I started formal training in ballet and tap when I was three and took independent voice lessons when I was eight, so I came into my first musical theatre intensive with an extensive background in techniques when I was ten. I love the costumes and make-up. The whole process of becoming a different person in a different time and place appealed to me. It was a more sophisticated and accepted version of playing pretend. I was in my own little world on stage, but it carried over in reality too.

Because of my training, I was put in higher age groups for shows. For reference, I was twelve dancing and performing with seniors in high school. It was a large age gap I wasn't mentally or emotionally prepared for. Most tweens would want to be associated with older kids, but being thrown in so early left me constantly intimidated by older members.

I was never bullied or left out on purpose. The older kids were always very kind to me and invited me to their cast parties, but the age gap was so big it was hard to really connect with them. It is amazing how much went on while I participated and how oblivious I was to their drama and personal lives. I eventually left this specific program in eighth grade and decided to take a break from theatre.
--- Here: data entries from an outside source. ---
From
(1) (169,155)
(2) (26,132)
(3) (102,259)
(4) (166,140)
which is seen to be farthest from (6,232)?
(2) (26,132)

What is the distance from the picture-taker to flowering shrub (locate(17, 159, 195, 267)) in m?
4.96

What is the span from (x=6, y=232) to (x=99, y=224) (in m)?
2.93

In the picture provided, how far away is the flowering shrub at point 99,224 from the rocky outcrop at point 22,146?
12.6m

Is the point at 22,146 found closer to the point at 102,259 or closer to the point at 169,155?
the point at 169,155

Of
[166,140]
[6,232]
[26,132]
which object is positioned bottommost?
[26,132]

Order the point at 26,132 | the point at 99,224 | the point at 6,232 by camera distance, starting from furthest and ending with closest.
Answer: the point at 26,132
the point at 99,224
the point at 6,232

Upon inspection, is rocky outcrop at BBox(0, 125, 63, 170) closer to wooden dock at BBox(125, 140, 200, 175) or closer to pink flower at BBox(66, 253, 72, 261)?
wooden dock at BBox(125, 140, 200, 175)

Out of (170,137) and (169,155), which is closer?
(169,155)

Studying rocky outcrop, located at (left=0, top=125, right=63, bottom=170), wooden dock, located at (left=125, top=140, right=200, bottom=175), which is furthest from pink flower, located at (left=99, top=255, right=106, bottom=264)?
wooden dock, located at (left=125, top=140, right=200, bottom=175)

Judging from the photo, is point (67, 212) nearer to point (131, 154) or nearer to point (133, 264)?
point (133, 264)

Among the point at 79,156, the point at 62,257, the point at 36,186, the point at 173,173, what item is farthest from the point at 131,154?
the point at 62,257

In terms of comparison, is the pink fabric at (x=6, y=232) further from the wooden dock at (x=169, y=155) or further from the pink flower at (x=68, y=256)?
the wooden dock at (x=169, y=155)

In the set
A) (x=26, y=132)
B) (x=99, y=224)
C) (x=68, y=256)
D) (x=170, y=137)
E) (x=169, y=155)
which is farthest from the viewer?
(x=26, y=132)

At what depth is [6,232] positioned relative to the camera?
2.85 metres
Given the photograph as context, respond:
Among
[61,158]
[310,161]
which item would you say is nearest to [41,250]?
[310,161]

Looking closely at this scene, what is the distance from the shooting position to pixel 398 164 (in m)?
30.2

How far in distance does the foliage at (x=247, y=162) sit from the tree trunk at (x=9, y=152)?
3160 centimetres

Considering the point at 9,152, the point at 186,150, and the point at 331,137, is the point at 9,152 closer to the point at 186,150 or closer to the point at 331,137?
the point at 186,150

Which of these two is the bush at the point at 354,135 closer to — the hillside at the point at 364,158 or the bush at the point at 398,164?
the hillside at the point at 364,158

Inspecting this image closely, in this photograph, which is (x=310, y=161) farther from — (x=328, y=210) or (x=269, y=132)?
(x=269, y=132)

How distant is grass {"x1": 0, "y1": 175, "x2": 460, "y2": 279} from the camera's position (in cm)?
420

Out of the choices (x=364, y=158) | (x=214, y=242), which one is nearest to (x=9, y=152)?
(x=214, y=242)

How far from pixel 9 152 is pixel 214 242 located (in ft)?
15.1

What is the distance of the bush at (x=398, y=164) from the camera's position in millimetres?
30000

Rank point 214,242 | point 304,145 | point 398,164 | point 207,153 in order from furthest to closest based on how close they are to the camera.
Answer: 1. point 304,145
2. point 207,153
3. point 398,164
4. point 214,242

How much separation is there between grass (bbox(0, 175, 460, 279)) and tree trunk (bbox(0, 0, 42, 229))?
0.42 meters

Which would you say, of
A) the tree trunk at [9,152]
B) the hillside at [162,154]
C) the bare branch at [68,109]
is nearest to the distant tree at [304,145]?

My high school really encourages students to be involved with extracurriculars, so I decided to audition for my drama club's fall showcase.

Again, I felt a strong disconnect from my cast. They were always kind to me, but they've been performing together since they were in middle school and already formed their strong friendships. The director at the time was very impressed with my background and wanted me to be more involved with their larger productions. However, I was already committed to competitive dance in the spring.

Competition dance became too much of a financial and time burden on my family. I was still dancing at a competitive level, just not traveling around with the studio. Because of this, I was able to commit myself to drama club. I auditioned for my first high school musical and made so many friends and enjoyed working with the cast. I enjoyed it so much, I even ran for an officer position for the next year. That ended up being my downfall.

Theatre-- much like sports teams-- require an insane amount of dedication. But my drama club's definition of dedication was too restricting for me and became the reason why I ultimate will not return to theatre.

Junior year was stressful on all levels, and the director added so much pressure to make theatre my entire high school career when I wanted to study or be more involved in other areas like broadcasting and communications, which I was actually considering to study in college. I could not take her second theatre class as it conflicted with my TV class. She cut me from shows and refused to let me dance. It made me absolutely miserable to sit in rehearsals watching the choreography I know I could master. I was never the ambitious, cut-throat performer- I wanted to sing and dance. She turned the theatre into politics and destroyed my interest in participating.

At this point, I felt so defeated my junior year, but dance was always a constant for me.

My ballet teacher asked me to be her student teacher and substitute on her competition team and it was the best thing to happen to me my junior year. She always made me feel wanted and appreciated. She saw my potential to be a great dancer and made sure I saw it too. Dance, ballet, in particular, has always been more rewarding to me because of the discipline and concentration she demanded from us. The entire time was dedicated to technique. My time never felt wasted compared to the long hours I sat on an auditorium only being on stage for ten minutes. I may only perform a recital dance once, but it made me so much happier than doing the same musical three times which made me miserable.

My younger sister still does musical theatre and she reminds me of the self-expression and stories that drew me into it in the first place.

I continue to support her and see her grow on stage to handle more mature and complicated roles. My mom asks me if I secretly miss being on stage. I am so fortunate to dance and have not completely abandoned the stage. My form of expression goes towards video and photography, but I will always choose a Broadway show over a sports game and still appreciate theatre for what it is.